(Recorded data)

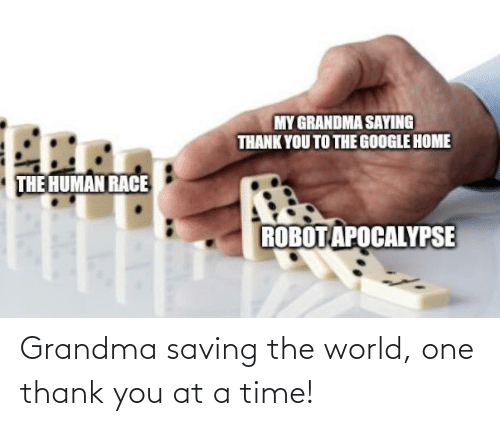 at-a-time: Grandma saving the world, one thank you at a time!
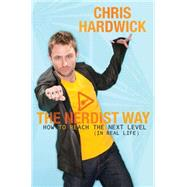 The Nerdist Way How to Reach the Next Level (In Real Life) by Hardwick, Chris, 9780425253182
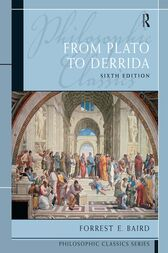 Philosophic Classics: From Plato to Derrida by Forrest Baird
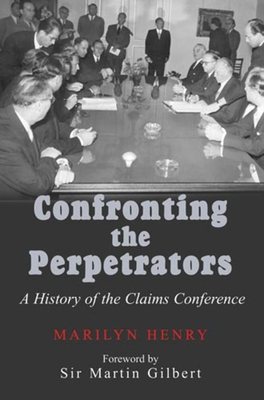 Confronting the Perpetrators: A History of the Claims Conference - Henry, Marilyn, and Henry, R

(End Recorded data)

Aim of the task:
Once the pictures are removed, output the remaining material exactly.

Written solution:
 at-a-time: Grandma saving the world, one thank you at a time!
 The Nerdist Way How to Reach the Next Level (In Real Life) by Hardwick, Chris, 9780425253182
 Philosophic Classics: From Plato to Derrida by Forrest Baird
 Confronting the Perpetrators: A History of the Claims Conference - Henry, Marilyn, and Henry, R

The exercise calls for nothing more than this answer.